Your goal =
Update the lines starting at the line that contains "At what distance" and ending at the final line, replacing "pedestrian walking" with "person walking" and leaving all else unchanged. Return only those lines.

Extracted material =
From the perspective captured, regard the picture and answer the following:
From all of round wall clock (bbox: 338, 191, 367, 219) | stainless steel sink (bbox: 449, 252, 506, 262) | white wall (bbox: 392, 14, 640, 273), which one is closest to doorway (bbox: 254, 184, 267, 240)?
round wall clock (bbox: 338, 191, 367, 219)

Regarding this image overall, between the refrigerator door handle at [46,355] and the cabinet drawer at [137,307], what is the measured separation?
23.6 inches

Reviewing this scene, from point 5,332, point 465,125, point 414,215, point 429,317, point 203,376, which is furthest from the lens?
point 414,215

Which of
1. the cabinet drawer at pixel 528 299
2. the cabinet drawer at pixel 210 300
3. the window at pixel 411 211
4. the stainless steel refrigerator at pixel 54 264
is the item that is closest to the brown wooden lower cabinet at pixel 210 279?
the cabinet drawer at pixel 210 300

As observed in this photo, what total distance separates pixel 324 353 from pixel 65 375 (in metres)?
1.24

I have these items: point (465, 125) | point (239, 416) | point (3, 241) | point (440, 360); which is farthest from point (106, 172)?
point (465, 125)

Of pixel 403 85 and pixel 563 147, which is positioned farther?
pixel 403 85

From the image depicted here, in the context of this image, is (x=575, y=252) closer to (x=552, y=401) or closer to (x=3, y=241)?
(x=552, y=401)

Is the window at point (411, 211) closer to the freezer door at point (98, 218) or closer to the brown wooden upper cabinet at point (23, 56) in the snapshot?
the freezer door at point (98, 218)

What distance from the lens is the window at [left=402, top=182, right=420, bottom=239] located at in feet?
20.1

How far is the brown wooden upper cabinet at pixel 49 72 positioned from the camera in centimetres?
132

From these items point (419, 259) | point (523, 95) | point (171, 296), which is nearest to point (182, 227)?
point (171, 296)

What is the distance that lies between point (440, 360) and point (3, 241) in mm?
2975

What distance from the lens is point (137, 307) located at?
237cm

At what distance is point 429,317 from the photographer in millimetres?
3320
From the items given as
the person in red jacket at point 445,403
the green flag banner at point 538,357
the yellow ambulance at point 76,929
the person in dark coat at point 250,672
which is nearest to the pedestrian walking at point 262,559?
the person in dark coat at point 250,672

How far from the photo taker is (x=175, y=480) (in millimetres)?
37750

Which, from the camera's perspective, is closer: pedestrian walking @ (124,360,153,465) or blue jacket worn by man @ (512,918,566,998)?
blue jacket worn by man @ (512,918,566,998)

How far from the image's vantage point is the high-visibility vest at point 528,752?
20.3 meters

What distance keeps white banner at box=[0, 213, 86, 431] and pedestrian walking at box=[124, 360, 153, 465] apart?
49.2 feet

Output =
At what distance is point 429,317 from the photographer in millimetres?
3320
From the items given as
the person in red jacket at point 445,403
the green flag banner at point 538,357
the yellow ambulance at point 76,929
the person in dark coat at point 250,672
which is nearest to the person walking at point 262,559?
the person in dark coat at point 250,672

How far from the photo taker is (x=175, y=480) (in millimetres)?
37750

Which, from the camera's perspective, is closer: person walking @ (124,360,153,465) or blue jacket worn by man @ (512,918,566,998)?
blue jacket worn by man @ (512,918,566,998)

How far from the image's vantage point is the high-visibility vest at point 528,752?
20.3 meters

What distance keeps white banner at box=[0, 213, 86, 431] and person walking at box=[124, 360, 153, 465] apart?
49.2 feet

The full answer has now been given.